* **To be done**
Copy out each line of the material below with no changes.

-*-*-

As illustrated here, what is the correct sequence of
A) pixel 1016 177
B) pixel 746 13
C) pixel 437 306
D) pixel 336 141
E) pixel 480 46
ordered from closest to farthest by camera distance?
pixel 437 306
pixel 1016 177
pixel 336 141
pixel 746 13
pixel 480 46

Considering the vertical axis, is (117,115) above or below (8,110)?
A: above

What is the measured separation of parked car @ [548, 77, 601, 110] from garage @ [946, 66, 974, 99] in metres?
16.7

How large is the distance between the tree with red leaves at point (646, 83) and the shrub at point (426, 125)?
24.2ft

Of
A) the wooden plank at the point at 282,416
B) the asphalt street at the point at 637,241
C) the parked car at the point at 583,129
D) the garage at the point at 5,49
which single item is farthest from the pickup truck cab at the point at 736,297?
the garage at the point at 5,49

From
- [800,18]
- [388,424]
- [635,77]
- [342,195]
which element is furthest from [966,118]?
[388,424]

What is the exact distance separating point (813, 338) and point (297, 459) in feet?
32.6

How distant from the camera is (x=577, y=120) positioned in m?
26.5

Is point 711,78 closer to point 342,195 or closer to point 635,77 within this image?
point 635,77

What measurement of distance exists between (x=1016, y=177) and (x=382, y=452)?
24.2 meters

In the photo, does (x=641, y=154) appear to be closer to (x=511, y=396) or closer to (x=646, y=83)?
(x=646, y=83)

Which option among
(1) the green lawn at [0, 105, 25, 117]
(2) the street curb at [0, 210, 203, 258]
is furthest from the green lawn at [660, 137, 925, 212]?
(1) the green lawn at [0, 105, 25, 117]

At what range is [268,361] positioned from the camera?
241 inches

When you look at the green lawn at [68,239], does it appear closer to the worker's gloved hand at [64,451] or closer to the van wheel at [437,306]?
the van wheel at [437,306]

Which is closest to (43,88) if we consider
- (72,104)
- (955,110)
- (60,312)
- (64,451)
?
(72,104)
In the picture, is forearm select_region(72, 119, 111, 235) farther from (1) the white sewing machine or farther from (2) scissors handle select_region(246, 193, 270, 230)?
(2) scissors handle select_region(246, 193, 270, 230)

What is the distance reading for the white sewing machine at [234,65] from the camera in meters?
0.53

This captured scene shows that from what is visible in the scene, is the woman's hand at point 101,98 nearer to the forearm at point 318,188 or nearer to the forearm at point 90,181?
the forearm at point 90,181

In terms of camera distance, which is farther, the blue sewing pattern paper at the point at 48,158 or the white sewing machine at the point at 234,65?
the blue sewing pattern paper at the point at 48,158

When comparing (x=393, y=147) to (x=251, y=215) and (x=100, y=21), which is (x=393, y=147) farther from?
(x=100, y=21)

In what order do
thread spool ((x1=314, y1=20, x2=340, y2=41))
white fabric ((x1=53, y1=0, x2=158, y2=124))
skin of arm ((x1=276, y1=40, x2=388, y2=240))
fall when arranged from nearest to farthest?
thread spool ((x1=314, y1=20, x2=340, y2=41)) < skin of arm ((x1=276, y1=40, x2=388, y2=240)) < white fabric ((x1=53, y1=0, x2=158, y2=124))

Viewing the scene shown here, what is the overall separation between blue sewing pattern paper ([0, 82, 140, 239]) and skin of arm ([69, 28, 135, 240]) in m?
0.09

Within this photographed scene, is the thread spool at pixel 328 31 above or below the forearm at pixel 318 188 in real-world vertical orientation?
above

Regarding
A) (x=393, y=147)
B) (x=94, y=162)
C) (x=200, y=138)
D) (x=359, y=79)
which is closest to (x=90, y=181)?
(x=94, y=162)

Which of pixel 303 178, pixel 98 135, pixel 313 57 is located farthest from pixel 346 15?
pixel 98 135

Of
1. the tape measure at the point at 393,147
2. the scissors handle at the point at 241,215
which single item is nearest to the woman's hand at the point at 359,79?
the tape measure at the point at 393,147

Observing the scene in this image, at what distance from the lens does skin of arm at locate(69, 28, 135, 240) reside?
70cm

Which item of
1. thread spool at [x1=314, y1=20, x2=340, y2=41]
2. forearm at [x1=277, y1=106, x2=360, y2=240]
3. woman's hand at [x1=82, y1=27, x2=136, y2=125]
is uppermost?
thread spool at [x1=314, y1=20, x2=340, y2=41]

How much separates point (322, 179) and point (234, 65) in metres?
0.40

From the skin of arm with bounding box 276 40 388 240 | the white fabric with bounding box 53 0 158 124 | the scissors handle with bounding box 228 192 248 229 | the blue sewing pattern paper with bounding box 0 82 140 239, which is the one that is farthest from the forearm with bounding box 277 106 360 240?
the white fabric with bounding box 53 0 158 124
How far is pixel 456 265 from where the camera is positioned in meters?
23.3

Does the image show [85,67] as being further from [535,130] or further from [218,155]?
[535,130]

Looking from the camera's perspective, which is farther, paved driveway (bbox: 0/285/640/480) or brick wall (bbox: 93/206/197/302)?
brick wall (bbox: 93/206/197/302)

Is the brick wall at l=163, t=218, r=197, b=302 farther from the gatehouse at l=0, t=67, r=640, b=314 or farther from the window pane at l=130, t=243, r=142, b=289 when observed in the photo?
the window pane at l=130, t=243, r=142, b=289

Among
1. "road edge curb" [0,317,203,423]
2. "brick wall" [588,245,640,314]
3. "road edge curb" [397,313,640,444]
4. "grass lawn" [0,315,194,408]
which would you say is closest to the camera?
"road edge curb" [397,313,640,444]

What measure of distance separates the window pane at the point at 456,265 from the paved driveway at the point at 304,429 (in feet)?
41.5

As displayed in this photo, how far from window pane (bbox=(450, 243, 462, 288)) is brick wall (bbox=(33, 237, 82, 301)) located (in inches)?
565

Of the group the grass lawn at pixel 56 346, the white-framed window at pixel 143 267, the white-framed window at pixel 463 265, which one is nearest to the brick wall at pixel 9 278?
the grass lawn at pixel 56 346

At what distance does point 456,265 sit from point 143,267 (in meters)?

-*-*-

* **Answer to the exercise**
As illustrated here, what is the correct sequence of
A) pixel 1016 177
B) pixel 746 13
C) pixel 437 306
D) pixel 336 141
E) pixel 480 46
ordered from closest to farthest by camera distance?
pixel 437 306
pixel 1016 177
pixel 336 141
pixel 746 13
pixel 480 46

Considering the vertical axis, is (117,115) above or below (8,110)?
A: above

What is the measured separation of parked car @ [548, 77, 601, 110] from garage @ [946, 66, 974, 99] in metres?
16.7

How large is the distance between the tree with red leaves at point (646, 83) and the shrub at point (426, 125)?
24.2ft

Of
A) the wooden plank at the point at 282,416
B) the asphalt street at the point at 637,241
C) the parked car at the point at 583,129
D) the garage at the point at 5,49
which single item is farthest from the pickup truck cab at the point at 736,297?
the garage at the point at 5,49

From
- [800,18]
- [388,424]
- [635,77]
- [342,195]
which element is furthest from [966,118]?
[388,424]

What is the exact distance separating point (813, 338) and point (297, 459) in feet?
32.6

How distant from the camera is (x=577, y=120) positioned in m?
26.5

Is point 711,78 closer to point 342,195 or closer to point 635,77 within this image?
point 635,77

What measurement of distance exists between (x=1016, y=177) and (x=382, y=452)?
24.2 meters

In the photo, does (x=641, y=154) appear to be closer to (x=511, y=396) or closer to (x=646, y=83)?
(x=646, y=83)

Which option among
(1) the green lawn at [0, 105, 25, 117]
(2) the street curb at [0, 210, 203, 258]
is furthest from the green lawn at [660, 137, 925, 212]?
(1) the green lawn at [0, 105, 25, 117]

At what range is [268,361] positioned from the camera?
241 inches

When you look at the green lawn at [68,239], does it appear closer to the worker's gloved hand at [64,451] or closer to the van wheel at [437,306]?
the van wheel at [437,306]

Which is closest to (43,88) if we consider
- (72,104)
- (955,110)
- (60,312)
- (64,451)
?
(72,104)
In the picture, is forearm select_region(72, 119, 111, 235) farther from (1) the white sewing machine or farther from (2) scissors handle select_region(246, 193, 270, 230)?
(2) scissors handle select_region(246, 193, 270, 230)

What is the distance reading for the white sewing machine at [234,65] from the camera in meters?
0.53

This captured scene shows that from what is visible in the scene, is the woman's hand at point 101,98 nearer to the forearm at point 318,188 or nearer to the forearm at point 90,181?
the forearm at point 90,181

In terms of camera distance, which is farther, the blue sewing pattern paper at the point at 48,158 or the white sewing machine at the point at 234,65?
the blue sewing pattern paper at the point at 48,158

When comparing (x=393, y=147) to (x=251, y=215) and (x=100, y=21), which is (x=393, y=147) farther from?
(x=100, y=21)

In what order do
thread spool ((x1=314, y1=20, x2=340, y2=41))
white fabric ((x1=53, y1=0, x2=158, y2=124))
skin of arm ((x1=276, y1=40, x2=388, y2=240))
fall when arranged from nearest to farthest?
thread spool ((x1=314, y1=20, x2=340, y2=41)) < skin of arm ((x1=276, y1=40, x2=388, y2=240)) < white fabric ((x1=53, y1=0, x2=158, y2=124))

Viewing the scene shown here, what is the overall separation between blue sewing pattern paper ([0, 82, 140, 239]) and skin of arm ([69, 28, 135, 240]) in m?
0.09

Within this photographed scene, is the thread spool at pixel 328 31 above or below the forearm at pixel 318 188 in real-world vertical orientation?
above

Regarding
A) (x=393, y=147)
B) (x=94, y=162)
C) (x=200, y=138)
D) (x=359, y=79)
which is closest to (x=90, y=181)?
(x=94, y=162)

Which of pixel 303 178, pixel 98 135, pixel 313 57 is located farthest from pixel 346 15?
pixel 98 135

Of
1. the tape measure at the point at 393,147
2. the scissors handle at the point at 241,215
which single item is nearest to the woman's hand at the point at 359,79?
the tape measure at the point at 393,147

Observing the scene in this image, at what distance from the lens does skin of arm at locate(69, 28, 135, 240) reside?
70cm

Which item of
1. thread spool at [x1=314, y1=20, x2=340, y2=41]
2. forearm at [x1=277, y1=106, x2=360, y2=240]
3. woman's hand at [x1=82, y1=27, x2=136, y2=125]
is uppermost?
thread spool at [x1=314, y1=20, x2=340, y2=41]

How much separates point (322, 179) and point (234, 65) in metres?
0.40

From the skin of arm with bounding box 276 40 388 240 | the white fabric with bounding box 53 0 158 124 | the scissors handle with bounding box 228 192 248 229 | the blue sewing pattern paper with bounding box 0 82 140 239, which is the one that is farthest from the forearm with bounding box 277 106 360 240?
the white fabric with bounding box 53 0 158 124
How far is pixel 456 265 from where the camera is positioned in meters?
23.3

Does the image show [85,67] as being further from [535,130] or further from [218,155]?
[535,130]

Looking from the camera's perspective, which is farther, paved driveway (bbox: 0/285/640/480) or brick wall (bbox: 93/206/197/302)?
brick wall (bbox: 93/206/197/302)

Is the brick wall at l=163, t=218, r=197, b=302 farther from the gatehouse at l=0, t=67, r=640, b=314 or farther from the window pane at l=130, t=243, r=142, b=289 when observed in the photo?
the window pane at l=130, t=243, r=142, b=289

Among
1. "road edge curb" [0,317,203,423]
2. "brick wall" [588,245,640,314]
3. "road edge curb" [397,313,640,444]
4. "grass lawn" [0,315,194,408]
which would you say is closest to the camera?
"road edge curb" [397,313,640,444]

What measure of distance separates the window pane at the point at 456,265 from the paved driveway at the point at 304,429 (in feet)?
41.5

As displayed in this photo, how far from window pane (bbox=(450, 243, 462, 288)) is brick wall (bbox=(33, 237, 82, 301)) located (in inches)?
565

Of the group the grass lawn at pixel 56 346, the white-framed window at pixel 143 267, the white-framed window at pixel 463 265, which one is nearest to the brick wall at pixel 9 278?
the grass lawn at pixel 56 346

At what distance does point 456,265 sit from point 143,267 (in meters)?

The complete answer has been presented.